═════ EXTRACTED ENTRIES ═════

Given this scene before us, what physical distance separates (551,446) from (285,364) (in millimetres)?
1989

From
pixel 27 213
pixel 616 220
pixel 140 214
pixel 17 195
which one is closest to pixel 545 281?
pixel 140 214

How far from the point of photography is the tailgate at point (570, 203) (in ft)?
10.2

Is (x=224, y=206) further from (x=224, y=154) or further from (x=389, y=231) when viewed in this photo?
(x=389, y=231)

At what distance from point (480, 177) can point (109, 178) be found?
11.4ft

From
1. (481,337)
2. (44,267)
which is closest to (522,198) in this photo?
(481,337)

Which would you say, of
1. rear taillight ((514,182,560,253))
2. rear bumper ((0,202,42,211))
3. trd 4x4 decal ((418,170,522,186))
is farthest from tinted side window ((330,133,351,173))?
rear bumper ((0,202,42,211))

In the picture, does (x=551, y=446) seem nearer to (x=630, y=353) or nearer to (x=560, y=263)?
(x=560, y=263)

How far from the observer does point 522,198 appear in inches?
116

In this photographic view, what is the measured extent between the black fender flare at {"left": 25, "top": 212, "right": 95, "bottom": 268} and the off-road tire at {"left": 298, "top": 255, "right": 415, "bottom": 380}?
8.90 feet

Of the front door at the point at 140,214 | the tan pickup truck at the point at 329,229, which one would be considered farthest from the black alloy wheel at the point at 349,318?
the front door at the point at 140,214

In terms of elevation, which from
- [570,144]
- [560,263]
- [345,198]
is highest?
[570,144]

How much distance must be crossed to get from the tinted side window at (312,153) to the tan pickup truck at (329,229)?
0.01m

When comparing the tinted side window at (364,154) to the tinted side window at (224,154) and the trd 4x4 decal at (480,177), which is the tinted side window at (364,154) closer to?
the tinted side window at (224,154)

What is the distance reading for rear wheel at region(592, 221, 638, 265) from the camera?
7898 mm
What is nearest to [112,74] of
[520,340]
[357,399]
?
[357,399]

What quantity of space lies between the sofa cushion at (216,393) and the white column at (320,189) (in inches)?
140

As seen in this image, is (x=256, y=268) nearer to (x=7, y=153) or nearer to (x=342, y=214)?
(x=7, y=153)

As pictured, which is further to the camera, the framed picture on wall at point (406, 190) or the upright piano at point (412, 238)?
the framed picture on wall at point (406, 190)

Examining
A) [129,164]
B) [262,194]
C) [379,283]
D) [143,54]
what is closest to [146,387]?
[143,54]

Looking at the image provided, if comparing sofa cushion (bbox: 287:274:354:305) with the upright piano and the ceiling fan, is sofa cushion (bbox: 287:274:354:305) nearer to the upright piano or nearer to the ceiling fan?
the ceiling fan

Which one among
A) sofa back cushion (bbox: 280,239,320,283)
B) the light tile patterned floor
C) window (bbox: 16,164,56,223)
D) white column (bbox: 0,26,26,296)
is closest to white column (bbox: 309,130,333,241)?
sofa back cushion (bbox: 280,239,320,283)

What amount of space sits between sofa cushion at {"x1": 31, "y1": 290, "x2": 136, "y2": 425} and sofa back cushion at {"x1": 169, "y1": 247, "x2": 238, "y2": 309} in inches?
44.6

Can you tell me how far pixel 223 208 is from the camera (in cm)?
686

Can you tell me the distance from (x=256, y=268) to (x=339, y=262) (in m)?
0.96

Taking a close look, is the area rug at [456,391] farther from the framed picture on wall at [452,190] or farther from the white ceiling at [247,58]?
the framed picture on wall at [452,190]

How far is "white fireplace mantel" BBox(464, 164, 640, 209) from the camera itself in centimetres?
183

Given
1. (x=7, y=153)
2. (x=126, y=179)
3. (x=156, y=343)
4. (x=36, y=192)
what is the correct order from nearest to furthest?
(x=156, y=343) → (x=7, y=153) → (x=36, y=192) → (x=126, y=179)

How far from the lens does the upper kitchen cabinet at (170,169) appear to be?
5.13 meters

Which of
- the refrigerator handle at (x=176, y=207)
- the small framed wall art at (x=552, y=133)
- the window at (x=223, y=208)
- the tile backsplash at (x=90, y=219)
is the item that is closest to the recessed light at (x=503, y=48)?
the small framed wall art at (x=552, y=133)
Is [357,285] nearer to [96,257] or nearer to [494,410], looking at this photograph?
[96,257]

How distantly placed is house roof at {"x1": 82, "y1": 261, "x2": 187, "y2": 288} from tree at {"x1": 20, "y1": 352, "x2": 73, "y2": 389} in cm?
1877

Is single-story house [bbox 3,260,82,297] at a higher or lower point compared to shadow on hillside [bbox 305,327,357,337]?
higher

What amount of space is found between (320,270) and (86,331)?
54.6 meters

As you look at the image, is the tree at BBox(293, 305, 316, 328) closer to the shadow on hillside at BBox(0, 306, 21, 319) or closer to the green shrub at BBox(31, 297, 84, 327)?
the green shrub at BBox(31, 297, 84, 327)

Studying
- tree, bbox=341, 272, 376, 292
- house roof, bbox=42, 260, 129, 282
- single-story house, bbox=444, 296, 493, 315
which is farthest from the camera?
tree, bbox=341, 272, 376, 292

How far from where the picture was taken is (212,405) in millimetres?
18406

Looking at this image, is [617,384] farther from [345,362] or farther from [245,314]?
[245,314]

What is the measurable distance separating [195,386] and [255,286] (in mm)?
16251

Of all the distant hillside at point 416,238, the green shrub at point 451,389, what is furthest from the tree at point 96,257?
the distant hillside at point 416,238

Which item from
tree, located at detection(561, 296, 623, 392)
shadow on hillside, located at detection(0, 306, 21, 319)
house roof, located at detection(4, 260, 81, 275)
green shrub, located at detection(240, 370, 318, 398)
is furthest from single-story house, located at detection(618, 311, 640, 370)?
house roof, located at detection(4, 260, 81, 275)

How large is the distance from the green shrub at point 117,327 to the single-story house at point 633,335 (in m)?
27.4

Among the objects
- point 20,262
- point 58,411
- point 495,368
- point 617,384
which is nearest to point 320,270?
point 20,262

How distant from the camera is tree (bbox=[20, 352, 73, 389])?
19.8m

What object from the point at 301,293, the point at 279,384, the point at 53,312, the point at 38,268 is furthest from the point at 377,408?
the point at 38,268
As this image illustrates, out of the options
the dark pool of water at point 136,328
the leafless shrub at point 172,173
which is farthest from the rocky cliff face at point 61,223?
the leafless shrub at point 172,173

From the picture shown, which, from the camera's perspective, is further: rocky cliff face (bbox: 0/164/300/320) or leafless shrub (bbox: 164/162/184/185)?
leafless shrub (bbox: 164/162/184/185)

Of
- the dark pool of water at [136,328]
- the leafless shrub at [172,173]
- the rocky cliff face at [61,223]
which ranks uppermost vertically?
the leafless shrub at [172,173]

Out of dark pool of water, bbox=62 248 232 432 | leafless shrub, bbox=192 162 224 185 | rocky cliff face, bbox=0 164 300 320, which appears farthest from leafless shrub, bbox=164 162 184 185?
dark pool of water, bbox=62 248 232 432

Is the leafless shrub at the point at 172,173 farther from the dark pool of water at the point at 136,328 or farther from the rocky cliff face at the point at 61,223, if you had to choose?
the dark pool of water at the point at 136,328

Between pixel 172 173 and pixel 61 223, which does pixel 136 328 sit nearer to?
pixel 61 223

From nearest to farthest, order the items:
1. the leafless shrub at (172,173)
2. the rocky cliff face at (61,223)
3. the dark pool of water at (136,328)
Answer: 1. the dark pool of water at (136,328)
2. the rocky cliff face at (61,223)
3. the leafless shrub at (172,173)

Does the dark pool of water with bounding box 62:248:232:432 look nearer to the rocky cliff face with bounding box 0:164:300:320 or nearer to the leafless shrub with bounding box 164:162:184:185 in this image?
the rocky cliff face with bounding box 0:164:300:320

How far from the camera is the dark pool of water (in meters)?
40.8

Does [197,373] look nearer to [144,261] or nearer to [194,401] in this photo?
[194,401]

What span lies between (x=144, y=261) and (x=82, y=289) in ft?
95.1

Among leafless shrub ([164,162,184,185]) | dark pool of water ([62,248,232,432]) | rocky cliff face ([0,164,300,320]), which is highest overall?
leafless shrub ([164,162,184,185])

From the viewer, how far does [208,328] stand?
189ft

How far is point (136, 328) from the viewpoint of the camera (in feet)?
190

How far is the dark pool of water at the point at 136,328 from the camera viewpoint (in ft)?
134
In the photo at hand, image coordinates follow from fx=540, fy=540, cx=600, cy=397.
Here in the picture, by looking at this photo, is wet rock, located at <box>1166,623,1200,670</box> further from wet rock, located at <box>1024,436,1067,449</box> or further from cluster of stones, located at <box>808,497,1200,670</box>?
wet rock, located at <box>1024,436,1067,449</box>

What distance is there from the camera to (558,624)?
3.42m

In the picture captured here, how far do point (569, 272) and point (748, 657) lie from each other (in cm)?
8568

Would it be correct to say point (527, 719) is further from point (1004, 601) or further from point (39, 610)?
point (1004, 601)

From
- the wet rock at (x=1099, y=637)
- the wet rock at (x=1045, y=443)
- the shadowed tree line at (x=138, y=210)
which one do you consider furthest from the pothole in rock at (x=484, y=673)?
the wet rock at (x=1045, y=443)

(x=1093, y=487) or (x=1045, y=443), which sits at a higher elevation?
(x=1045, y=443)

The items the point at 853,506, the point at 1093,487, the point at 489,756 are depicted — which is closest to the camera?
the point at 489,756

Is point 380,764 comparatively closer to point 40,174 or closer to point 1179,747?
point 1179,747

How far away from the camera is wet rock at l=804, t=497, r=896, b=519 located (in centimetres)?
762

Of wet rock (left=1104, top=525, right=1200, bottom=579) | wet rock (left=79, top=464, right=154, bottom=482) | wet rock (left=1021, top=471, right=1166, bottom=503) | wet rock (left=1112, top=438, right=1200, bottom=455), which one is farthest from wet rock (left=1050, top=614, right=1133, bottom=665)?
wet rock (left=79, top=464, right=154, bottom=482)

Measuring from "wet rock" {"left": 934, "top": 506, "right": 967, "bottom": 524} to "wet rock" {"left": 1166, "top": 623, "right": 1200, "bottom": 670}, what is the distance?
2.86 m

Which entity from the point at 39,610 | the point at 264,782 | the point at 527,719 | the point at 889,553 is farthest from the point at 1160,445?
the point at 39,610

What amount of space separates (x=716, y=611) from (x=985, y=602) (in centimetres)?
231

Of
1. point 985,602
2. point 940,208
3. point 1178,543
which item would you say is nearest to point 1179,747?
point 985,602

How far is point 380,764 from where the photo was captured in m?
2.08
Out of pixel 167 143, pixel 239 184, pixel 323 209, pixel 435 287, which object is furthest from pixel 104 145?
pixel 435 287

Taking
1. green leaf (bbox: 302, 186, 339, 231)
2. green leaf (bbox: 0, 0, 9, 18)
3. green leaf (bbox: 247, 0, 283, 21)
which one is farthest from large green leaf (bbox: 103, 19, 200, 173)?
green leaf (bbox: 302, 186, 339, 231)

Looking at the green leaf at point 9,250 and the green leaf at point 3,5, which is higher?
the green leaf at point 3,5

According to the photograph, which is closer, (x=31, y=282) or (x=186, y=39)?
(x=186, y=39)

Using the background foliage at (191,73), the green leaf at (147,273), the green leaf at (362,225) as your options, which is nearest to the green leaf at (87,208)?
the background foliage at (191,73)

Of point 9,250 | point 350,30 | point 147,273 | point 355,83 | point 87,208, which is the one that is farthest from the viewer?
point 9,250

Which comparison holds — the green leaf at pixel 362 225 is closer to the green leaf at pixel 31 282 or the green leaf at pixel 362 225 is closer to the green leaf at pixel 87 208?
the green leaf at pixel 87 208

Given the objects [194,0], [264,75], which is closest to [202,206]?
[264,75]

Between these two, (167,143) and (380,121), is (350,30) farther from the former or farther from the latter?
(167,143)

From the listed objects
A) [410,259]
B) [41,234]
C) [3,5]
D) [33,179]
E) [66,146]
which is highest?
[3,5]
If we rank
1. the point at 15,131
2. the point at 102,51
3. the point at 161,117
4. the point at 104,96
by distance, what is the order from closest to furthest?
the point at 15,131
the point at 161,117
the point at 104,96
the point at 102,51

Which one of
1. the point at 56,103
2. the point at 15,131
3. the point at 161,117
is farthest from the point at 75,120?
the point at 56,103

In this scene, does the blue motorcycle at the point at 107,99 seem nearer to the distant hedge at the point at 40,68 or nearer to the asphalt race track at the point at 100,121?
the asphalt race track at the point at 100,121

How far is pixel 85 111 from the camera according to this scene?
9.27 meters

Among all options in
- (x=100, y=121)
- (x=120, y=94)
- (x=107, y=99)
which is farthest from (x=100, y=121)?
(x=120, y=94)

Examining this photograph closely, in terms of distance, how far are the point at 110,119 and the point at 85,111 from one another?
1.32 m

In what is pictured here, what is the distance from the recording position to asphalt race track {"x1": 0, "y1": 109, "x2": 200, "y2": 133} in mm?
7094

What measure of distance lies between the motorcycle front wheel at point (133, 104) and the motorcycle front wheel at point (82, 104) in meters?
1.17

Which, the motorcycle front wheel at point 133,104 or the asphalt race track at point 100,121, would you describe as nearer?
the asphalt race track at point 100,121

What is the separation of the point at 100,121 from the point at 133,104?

═════

Repeat word for word the lines running from the line containing "From the listed objects" to the end of the entries above, inclusive.

ANSWER:
From the listed objects
A) [410,259]
B) [41,234]
C) [3,5]
D) [33,179]
E) [66,146]
which is highest?
[3,5]
If we rank
1. the point at 15,131
2. the point at 102,51
3. the point at 161,117
4. the point at 104,96
by distance, what is the order from closest to furthest?
the point at 15,131
the point at 161,117
the point at 104,96
the point at 102,51

Which one of
1. the point at 56,103
2. the point at 15,131
3. the point at 161,117
is farthest from the point at 75,120?
the point at 56,103

In this scene, does the blue motorcycle at the point at 107,99 seem nearer to the distant hedge at the point at 40,68 or nearer to the asphalt race track at the point at 100,121?
the asphalt race track at the point at 100,121

How far is pixel 85 111 from the camera according to this scene?
9.27 meters

Among all options in
- (x=100, y=121)
- (x=120, y=94)
- (x=107, y=99)
which is farthest from (x=100, y=121)?
(x=120, y=94)

Examining this photograph closely, in terms of distance, how far are the point at 110,119 and the point at 85,111 from one another?
1.32 m

In what is pictured here, what is the distance from the recording position to asphalt race track {"x1": 0, "y1": 109, "x2": 200, "y2": 133} in mm?
7094

What measure of distance lies between the motorcycle front wheel at point (133, 104) and the motorcycle front wheel at point (82, 104) in meters?
1.17

Which, the motorcycle front wheel at point 133,104 or the asphalt race track at point 100,121, would you describe as nearer?
the asphalt race track at point 100,121

What is the separation of the point at 100,121 from the point at 133,104?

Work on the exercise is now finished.